India: The Madhya Pradesh government has taken the decision to appoint a new Principle Chief Conservator of Forest (wildlife). On Monday, Aseem Shrivastava became the Chief after replacing JS Chauhan from the post. JS Chauhan was transferred and given the post at the PCCF production headquarters located in Bhopal. However, the reason behind Chauhan’s transfer has not been revealed yet. The this order comes after the death of two male South African cheetahs who were kept at Kuno National Park.
These South African cheetahs were brought to the kuno national park in March. After which a total of 8 cheetahs died. This also included three cubs which were born after the cheetahs were brought to the Kuno National Park. The death of two male cheetahs in just four days is a matter of concern. It is being speculated that, this could have been the reason behind the post transfer of the previous Chief. However, no official statement has been released regarding the matter. The order of appointment of the new chief was done almost immediately.

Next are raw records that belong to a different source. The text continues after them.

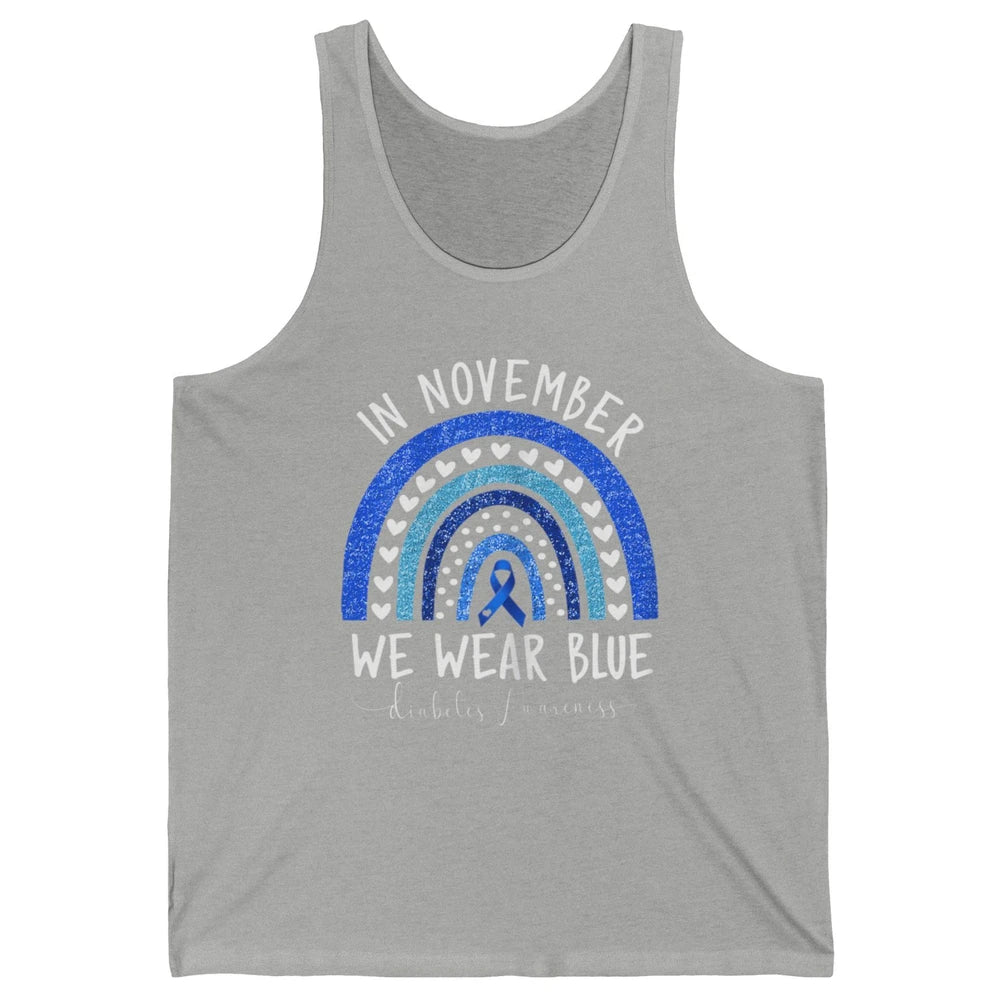 November Wear Blue Diabetes Awareness Rainbow Diabetic T1D Unisex Jersey Tank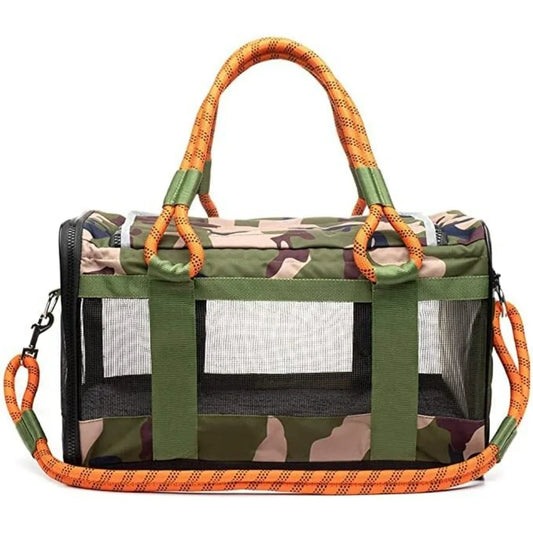 Airline-Compliant Pet Carrier | includes Leash | Suitable for Pets up to 20lbs, Dog Carriers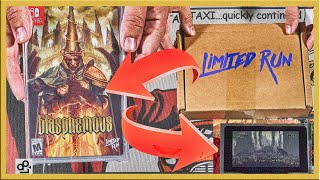 BLASPHEMOUS Nintendo SWITCH Unboxing + Gameplay Portable Limited Run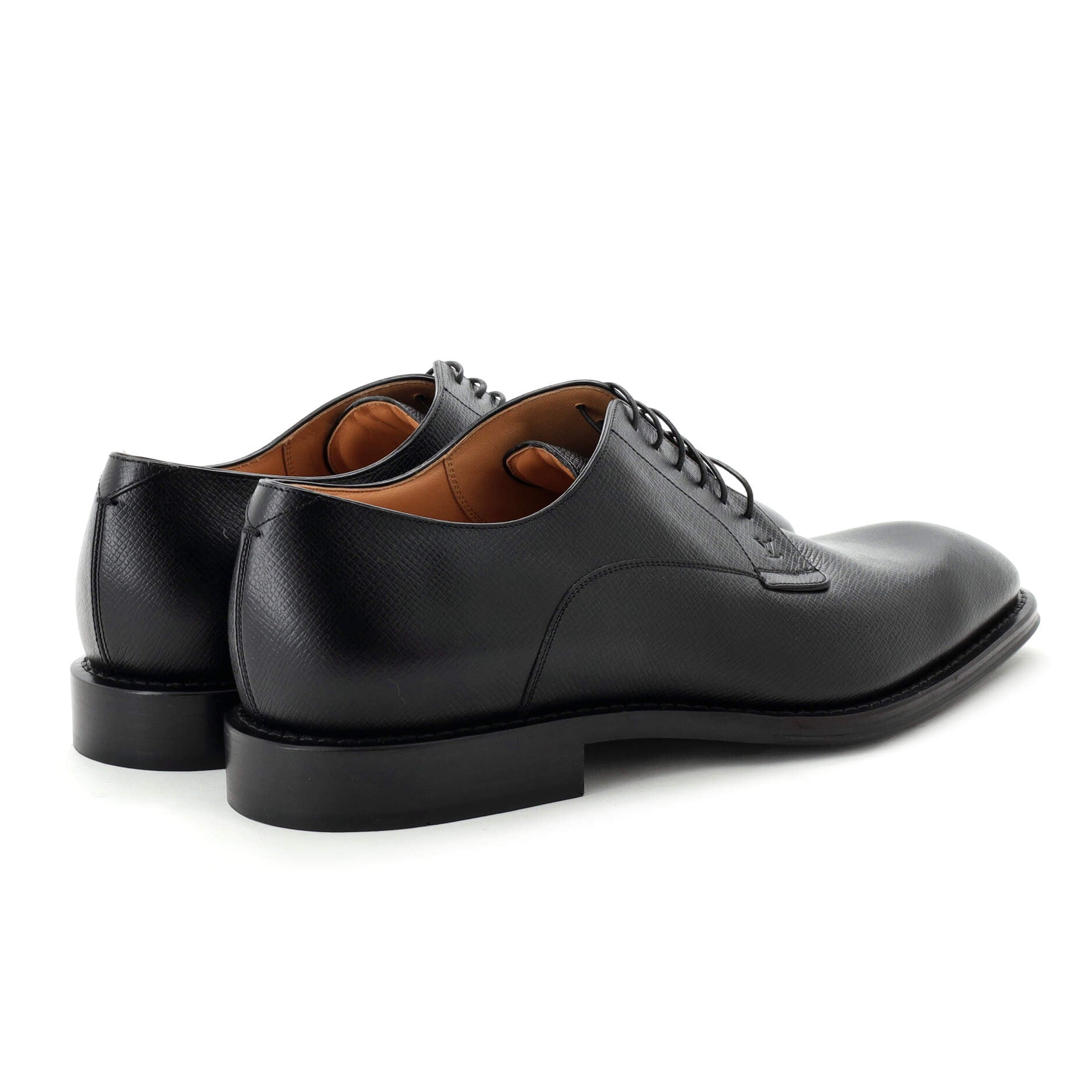 Men's Straight Tip Oxfords Taiga Leather
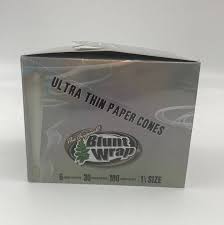 Orginal Blunt Wrap Ultra Thin Rice Cones 1 1/4 size 30 pc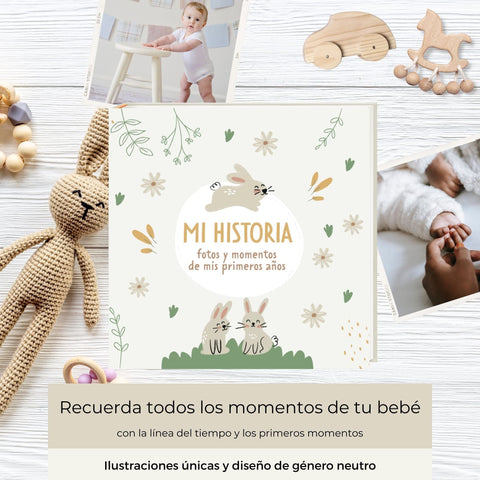 Álbum de mi historia y Tarjetas de hitos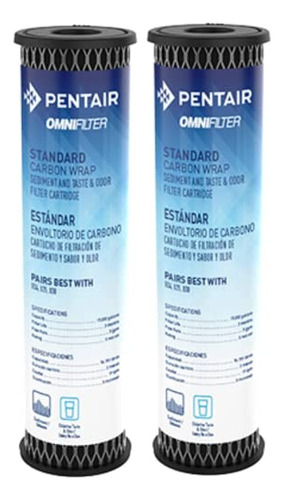 Pentair Omnifilter To1 Carbon Water Filter, 10-inch, Standar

12 African cheetahs brought to India
The South African cheetahs were brought to India after the Government of India declared cheetahs as extinct species. This declaration was done seven decades ago in 1952. The wild cats were seen last in 1948, in India, when three of them were shot in the Sal woods of Chattisgarh’s Kooriya district. Under the direction of Prime Minister Narendra Modi, 12 African cheetahs, which included seven male and five female, were brought to the Kuno National Park.
The process was apart of collaboration between the Indian government as well as the African nation of Namibia. The cheetahs were brought from Namibia after 7 years of work under the project. The aim is to create a second home for the species which have been already listed as vulnerable by the International Union for Conservation of Nature. Meanwhile, experts suggest that India does not have appropriate Habitat as well as prey species which are necessary for the African cheetahs to survive. This could lead to more deaths in the future.